Печатать на машинке он отвык, а уж одной левой рукой и вовсе получалось хуже некуда. По буковке, по буковке, левым указательным.
«Я не могу без тебя. Не из-за стирки — сам стираю и сушу белье, потом ровно все складываю. И не из-за готовки — сам покупаю продукты и готовлю. Убираю в доме и поливаю сад.
Я не могу без тебя, потому что без тебя все теряет смысл. Во всем, чем я в жизни занимался, я находил смысл лишь потому, что со мной была ты. Если бы тебя не было, я ничего бы не добился. С тех пор как тебя со мной нет, я начал опускаться и дошел уже до предела. Но мне повезло: я оступился на лестнице и тогда наконец опомнился.
Я жалею, что не все рассказал тебе о своем состоянии. И что в одиночку составил план, как положу конец своей жизни. И что в одиночку хотел решить, в какой момент буду уже не в силах выносить такую жизнь.
Ты, конечно, помнишь шкатулку, которая досталась мне от покойного отца. В шкатулку я положу тот пузырек, закрою шкатулку на ключ и поставлю в холодильник, где вино. Ключ от шкатулки кладу в этот конверт вместе с письмом, потому что без тебя я ни на что не могу решиться. Если станет совсем невмоготу, мы с тобой вместе так и решим: да, больше невозможно. Я люблю тебя».
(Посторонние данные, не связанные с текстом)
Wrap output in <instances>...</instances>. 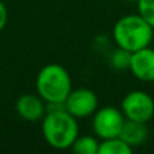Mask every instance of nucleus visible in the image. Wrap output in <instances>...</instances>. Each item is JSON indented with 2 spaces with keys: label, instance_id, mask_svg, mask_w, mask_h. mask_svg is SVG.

Он положил пузырек в шкатулку, запер ее на ключ, шкатулку поставил в холодильник, ключ и письмо сунул в конверт, на конверте написал адрес городской квартиры. Дождавшись почтальона, отдал ему конверт.
Как только почтальон уехал, начались сомнения. Его жизнь и смерть — в руках жены? Что, если она не получит письма или не откроет конверт, просто не захочет? Хорошо бы перечитать, что он там написал, но он же в одном экземпляре напечатал, не под копирку. Остался, правда, почти целиком первый вариант, в котором он насажал опечаток. В корзину для бумаг бросил, надо пойти порыться в ней.